Продолжите, пожалуйста, текст о Михаиле Кузмине, начав сразу после его последнего предложения.
----- ТЕКСТ УПРАЖНЕНИЯ
Читаем Михаил Кузмин полностью

О некотором оживлении свидетельствуют также регулярные встречи Кузмина с совсем молодыми поэтами. Если общество юношей всегда привлекало его, то сейчас он постоянно оказывается в кругу поэтов вообще, вне зависимости от их пола, окруженный вниманием и почтением. Интересно, что он стал завсегдатаем сборищ у сестер Наппельбаум, дочерей известного фотографа, писавших стихи. Эти собрания были продолжением гумилевской студии «Звучащая раковина», и их участники, выпустив альманах, посвятили его памяти Гумилева. При скептическом отношении Кузмина к поэзии и личности Гумилева и резко отрицательном — к его попыткам учить молодых поэтов писать стихи, такие посещения также должны были казаться довольно странными. Единственная причина, которая может служить объяснением (помимо чисто житейских обстоятельств), — стремление молодежи после смерти Блока и расстрела Гумилева увидеть именно в Кузмине нового учителя, приходящего на смену прежним. Но Кузмин для такой роли явно не годился, так как предпочитал воспитывать поэтов не военной дисциплиной, как Гумилев, и не «линейкой», как Брюсов (вспомним стих Б. Пастернака, обращенный к нему: «Линейкой нас не умирать учили»), а мирными домашними беседами. И потому далеко не все молодые поэты привлекали его внимание, а в первую очередь те, кто выделялся своей неординарностью, даже если она не была особенно «высокой». Недаром среди тех, кто регулярно посещал вечера у Кузмина, были К. Вагинов, А. Введенский и Д. Хармс — едва ли не самые «левые» и неожиданные поэты на фоне традиционной «петербургской поэтики».

Думается, это же может быть сказано и о его отношениях с поэтессой Анной Радловой. В одной из автобиографий Кузмин назвал среди тех современных писателей, которых он высоко ценит, очень немногих: Хлебникова, Анну Радлову, Ваганова, Ремизова, Юркуна и Пастернака. Причины, заставившие его назвать в этом ряду Юркуна, конечно, очевидны. Однако появление имени А. Д. Радловой нуждается в объяснении[562].
----------
----- ЗАПИСАННЫЕ ДАННЫЕ
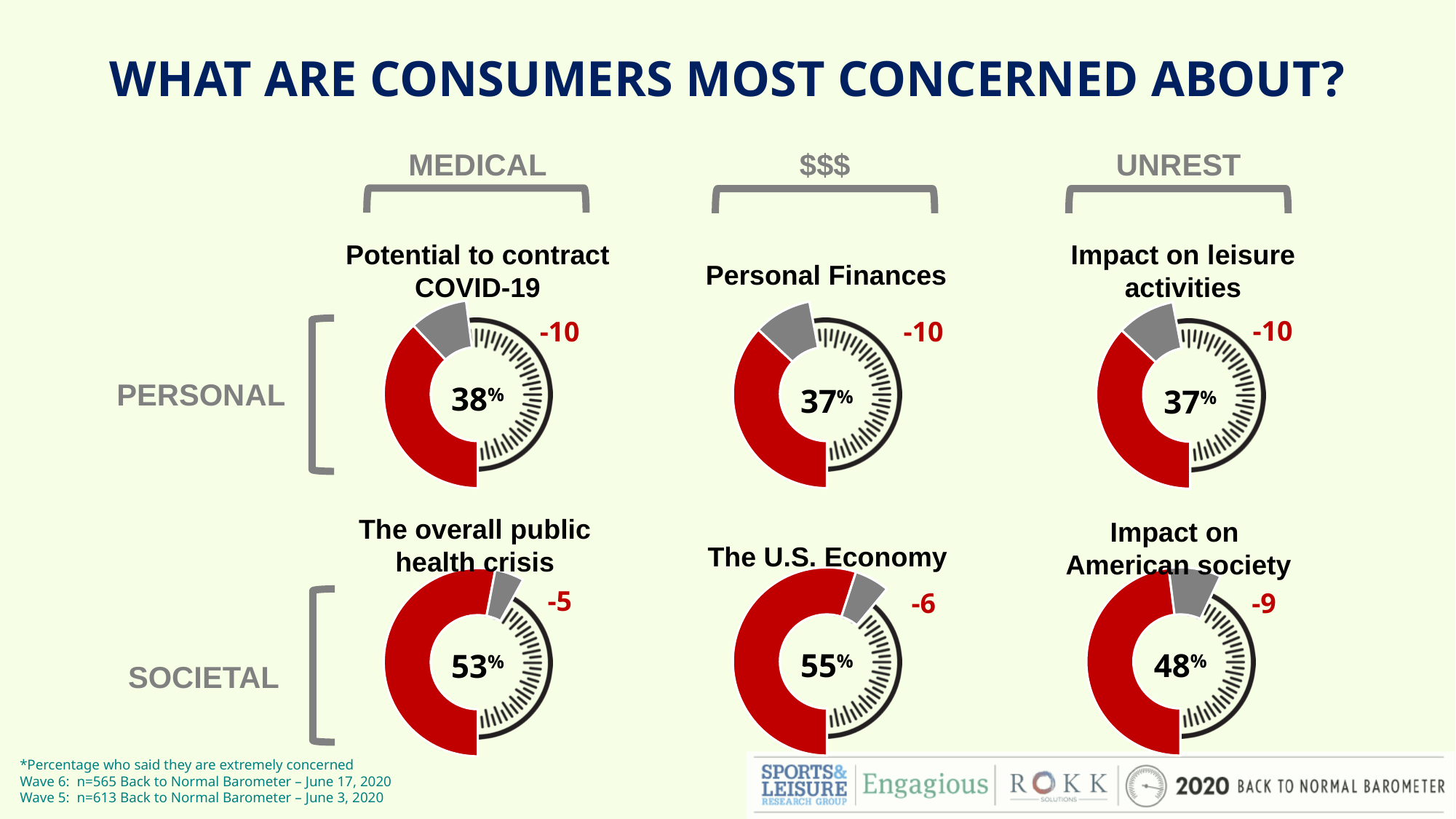
What is the difference in percentage points between The U.S. Economy gauge and the Personal Finances gauge? 18 Which of the six concerns has the highest percentage of extremely concerned consumers? The U.S. Economy What percentage is shown in the Personal Finances gauge? 37% How many gauge charts are shown on the slide? 6 Which of the six concerns has the lowest percentage of extremely concerned consumers? Personal Finances and Impact on leisure activities (37%) What percentage is shown in the gauge for Impact on American society? 48% Which is larger: the percentage for The overall public health crisis or the percentage for Impact on American society? The overall public health crisis What change from the previous wave is shown next to the gauge for The overall public health crisis? -5 What percentage is shown in the gauge for The U.S. Economy? 55% What percentage of consumers are extremely concerned about the potential to contract COVID-19? 38% Which concern shows the smallest decline from the previous wave? The overall public health crisis (-5) What kind of chart is used to show each concern's percentage? Gauge (donut) chart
----------
- ПИСЬМЕННЫЙ ОТВЕТ
Ее звезда в поэзии внезапно загорелась и так же мгновенно погасла. Три сборника стихов, вышедшие в 1918–1922 годах, сопровождались бурными восторгами некоторых критиков, которых с легкостью упрекали в том, что их восхищение было вызвано причинами внелитературными[563]. Чрезвычайно недружелюбно по отношению к Радловой и всей обстановке вокруг нее была настроена Ахматова, считавшая даже, что литературные успехи Радловой в 1930-е годы были обеспечены поддержкой тайной полиции[564]. Вряд ли возможно сейчас безоговорочно утверждать, талантливы были ее стихи или нет, но то, что они выделялись на фоне тогдашней петроградской поэзии — несомненно. Но когда несомненность эта стала определяться через помещение ее в один ряд с Ахматовой, Блоком, В. Ивановым, Мандельштамом и Сологубом[565], реакция должна была последовать и последовала незамедлительно. В разговоре с одним из авторов данной книги в 1970 году Г. В. Адамович вспоминает, что и сам он, и Ахматова, и многие другие считали Радлову просто бездарной.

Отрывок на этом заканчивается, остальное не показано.